━━━━━ Source material ━━━━━
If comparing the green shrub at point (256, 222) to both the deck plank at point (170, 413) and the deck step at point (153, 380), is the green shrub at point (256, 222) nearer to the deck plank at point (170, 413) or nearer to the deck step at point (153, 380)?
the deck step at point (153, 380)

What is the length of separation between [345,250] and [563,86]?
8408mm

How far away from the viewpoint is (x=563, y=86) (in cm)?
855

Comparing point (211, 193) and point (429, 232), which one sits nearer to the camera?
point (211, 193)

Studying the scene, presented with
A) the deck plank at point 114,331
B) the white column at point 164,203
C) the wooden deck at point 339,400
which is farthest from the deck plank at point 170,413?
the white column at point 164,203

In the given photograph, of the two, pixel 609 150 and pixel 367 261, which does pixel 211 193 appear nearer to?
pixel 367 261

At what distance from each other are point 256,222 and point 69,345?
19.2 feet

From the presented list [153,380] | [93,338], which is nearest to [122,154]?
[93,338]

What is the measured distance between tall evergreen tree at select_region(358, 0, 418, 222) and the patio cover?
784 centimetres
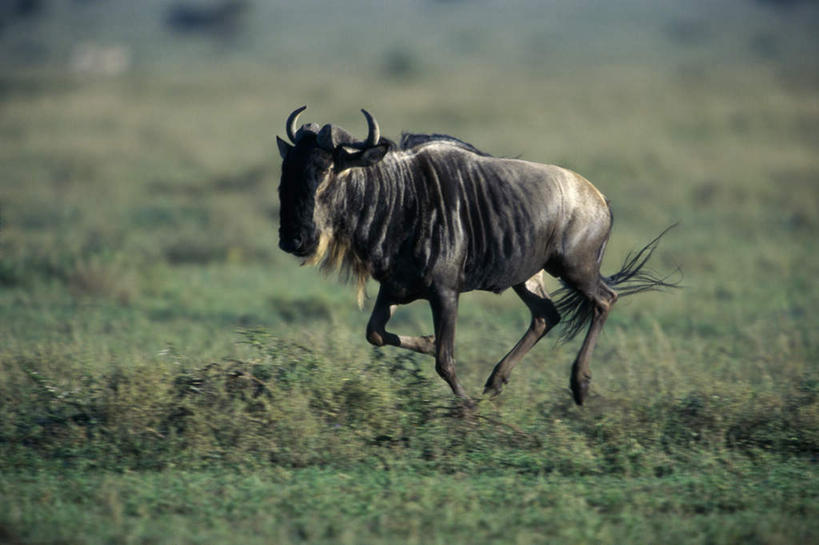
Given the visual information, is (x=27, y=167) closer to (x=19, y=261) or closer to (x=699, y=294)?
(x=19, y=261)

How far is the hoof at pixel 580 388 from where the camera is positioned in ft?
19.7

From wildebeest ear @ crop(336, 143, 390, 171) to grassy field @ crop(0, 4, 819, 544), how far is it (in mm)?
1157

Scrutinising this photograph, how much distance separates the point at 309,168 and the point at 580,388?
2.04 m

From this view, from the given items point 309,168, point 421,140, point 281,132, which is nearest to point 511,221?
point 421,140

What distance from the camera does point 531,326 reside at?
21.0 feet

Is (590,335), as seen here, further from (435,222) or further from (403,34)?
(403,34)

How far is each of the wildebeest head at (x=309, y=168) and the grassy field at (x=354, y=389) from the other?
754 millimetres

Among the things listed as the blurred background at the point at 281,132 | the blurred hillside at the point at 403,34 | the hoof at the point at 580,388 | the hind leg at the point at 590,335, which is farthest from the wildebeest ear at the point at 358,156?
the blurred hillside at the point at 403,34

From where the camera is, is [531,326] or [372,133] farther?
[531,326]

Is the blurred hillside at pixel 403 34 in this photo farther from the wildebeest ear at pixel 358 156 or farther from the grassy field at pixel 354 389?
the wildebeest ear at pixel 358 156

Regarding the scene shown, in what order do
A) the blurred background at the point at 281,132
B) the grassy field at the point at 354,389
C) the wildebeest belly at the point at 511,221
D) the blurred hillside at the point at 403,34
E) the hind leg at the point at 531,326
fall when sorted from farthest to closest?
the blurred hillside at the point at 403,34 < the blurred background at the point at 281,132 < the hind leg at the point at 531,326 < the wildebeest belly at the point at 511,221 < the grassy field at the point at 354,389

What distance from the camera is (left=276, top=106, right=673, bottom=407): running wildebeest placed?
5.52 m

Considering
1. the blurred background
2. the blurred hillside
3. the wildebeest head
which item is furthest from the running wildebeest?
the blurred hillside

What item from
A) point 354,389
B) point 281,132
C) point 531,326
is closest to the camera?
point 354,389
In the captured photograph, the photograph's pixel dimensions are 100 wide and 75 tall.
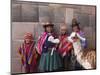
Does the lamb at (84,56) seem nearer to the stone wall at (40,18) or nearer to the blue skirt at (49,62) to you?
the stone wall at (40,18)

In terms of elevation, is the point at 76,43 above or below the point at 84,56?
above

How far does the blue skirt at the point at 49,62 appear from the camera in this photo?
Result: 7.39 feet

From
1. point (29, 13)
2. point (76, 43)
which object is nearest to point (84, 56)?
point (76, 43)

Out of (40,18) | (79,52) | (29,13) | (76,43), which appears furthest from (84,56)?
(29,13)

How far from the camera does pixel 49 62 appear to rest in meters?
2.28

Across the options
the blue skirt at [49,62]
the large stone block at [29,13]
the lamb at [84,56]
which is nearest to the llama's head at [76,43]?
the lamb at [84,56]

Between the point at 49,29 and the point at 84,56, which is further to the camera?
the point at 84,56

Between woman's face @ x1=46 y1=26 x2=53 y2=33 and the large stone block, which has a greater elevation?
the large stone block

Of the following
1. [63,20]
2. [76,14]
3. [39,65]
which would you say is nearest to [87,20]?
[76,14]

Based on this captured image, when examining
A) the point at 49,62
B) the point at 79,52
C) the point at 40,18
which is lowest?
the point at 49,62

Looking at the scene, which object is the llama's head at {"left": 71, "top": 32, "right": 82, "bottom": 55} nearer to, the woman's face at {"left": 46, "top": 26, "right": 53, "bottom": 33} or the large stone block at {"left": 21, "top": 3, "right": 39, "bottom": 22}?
━━━━━
Rewrite the listing above with every "deck plank" changed to "deck board" and everything else left as it is. Omit the pictures.

If comparing the green shrub at point (256, 222) to both the deck board at point (170, 413) and the deck step at point (153, 380), is the green shrub at point (256, 222) nearer to the deck board at point (170, 413) or nearer to the deck step at point (153, 380)?
the deck step at point (153, 380)

What is the length of separation between [345,250] and [563,86]?
8408mm

How far away from the viewpoint is (x=563, y=86) (in cm)?
855

Comparing point (211, 193) and point (429, 232), which one sits nearer to the camera?
point (211, 193)

Studying the scene, presented with
A) the deck board at point 114,331
B) the white column at point 164,203
C) the wooden deck at point 339,400
which is farthest from the deck board at point 170,413?
the white column at point 164,203

In the given photograph, of the two, pixel 609 150 and pixel 367 261, which does pixel 211 193 appear nearer to?
pixel 367 261

At what distance from each other are point 256,222 and point 69,345?
19.2 feet

From the presented list [153,380] | [93,338], which is nearest to [122,154]?
[93,338]

What is the measured distance between tall evergreen tree at select_region(358, 0, 418, 222) and the patio cover?
784 centimetres
Given the visual information, is (x=27, y=167) closer to (x=19, y=261) or closer to (x=699, y=294)?
(x=19, y=261)

How far is the hoof at pixel 580 388 from where the camera is positioned in ft?
19.7

From wildebeest ear @ crop(336, 143, 390, 171) to grassy field @ crop(0, 4, 819, 544), how far is it (in mm)?
1157

Scrutinising this photograph, how much distance separates the point at 309,168 and the point at 580,388?
2.04 m

From this view, from the given items point 309,168, point 421,140, point 281,132, which is nearest to point 511,221?
point 421,140

What distance from the camera does point 531,326 reside at?
21.0 feet

Is (590,335), as seen here, further from (435,222) or further from (403,34)?
(403,34)

How far is each of the wildebeest head at (x=309, y=168) and the grassy field at (x=354, y=389) from the other?
754 millimetres

Among the things listed as the blurred background at the point at 281,132 | the blurred hillside at the point at 403,34 | the hoof at the point at 580,388 | the hind leg at the point at 590,335, which is farthest from the wildebeest ear at the point at 358,156?
the blurred hillside at the point at 403,34

From where the camera is, is [531,326] or [372,133] farther?
[531,326]

Is the blurred hillside at pixel 403 34 in this photo farther from the wildebeest ear at pixel 358 156 or farther from the grassy field at pixel 354 389?
the wildebeest ear at pixel 358 156

Regarding the scene shown, in what order do
A) the blurred background at the point at 281,132
B) the grassy field at the point at 354,389
C) the wildebeest belly at the point at 511,221
D) the blurred hillside at the point at 403,34
E) the hind leg at the point at 531,326
fall when sorted from farthest to closest?
the blurred hillside at the point at 403,34 < the blurred background at the point at 281,132 < the hind leg at the point at 531,326 < the wildebeest belly at the point at 511,221 < the grassy field at the point at 354,389

What distance from the camera is (left=276, top=106, right=673, bottom=407): running wildebeest placed?
5.52 m

Considering
1. the blurred background
2. the blurred hillside
3. the wildebeest head
which item is furthest from the running wildebeest?
the blurred hillside

What item from
A) point 354,389
B) point 281,132
C) point 531,326
is closest to the camera?
point 354,389
In the captured photograph, the photograph's pixel dimensions are 100 wide and 75 tall.
Does the lamb at (84,56) seem nearer to the stone wall at (40,18) or nearer to the blue skirt at (49,62) to you?
the stone wall at (40,18)

In terms of elevation, is the point at 76,43 above or below the point at 84,56?
above

How far does the blue skirt at the point at 49,62 appear from the camera in this photo?
Result: 7.39 feet

From
1. point (29, 13)
2. point (76, 43)
which object is nearest to point (84, 56)?
point (76, 43)

Out of (40,18) | (79,52) | (29,13) | (76,43), which appears furthest from (84,56)?
(29,13)

How far from the camera does pixel 49 62 appear to rest in meters?
2.28

Across the options
the blue skirt at [49,62]
the large stone block at [29,13]
the lamb at [84,56]
which is nearest to the llama's head at [76,43]?
the lamb at [84,56]

Between the point at 49,29 and the point at 84,56, which is further to the camera?
the point at 84,56

Between woman's face @ x1=46 y1=26 x2=53 y2=33 and the large stone block, which has a greater elevation?
the large stone block

Of the following
1. [63,20]
2. [76,14]
3. [39,65]
which would you say is nearest to [87,20]?
[76,14]

Based on this captured image, when examining
A) the point at 49,62
B) the point at 79,52
C) the point at 40,18
which is lowest?
the point at 49,62

Looking at the scene, which object is the llama's head at {"left": 71, "top": 32, "right": 82, "bottom": 55} nearer to, the woman's face at {"left": 46, "top": 26, "right": 53, "bottom": 33} or the large stone block at {"left": 21, "top": 3, "right": 39, "bottom": 22}?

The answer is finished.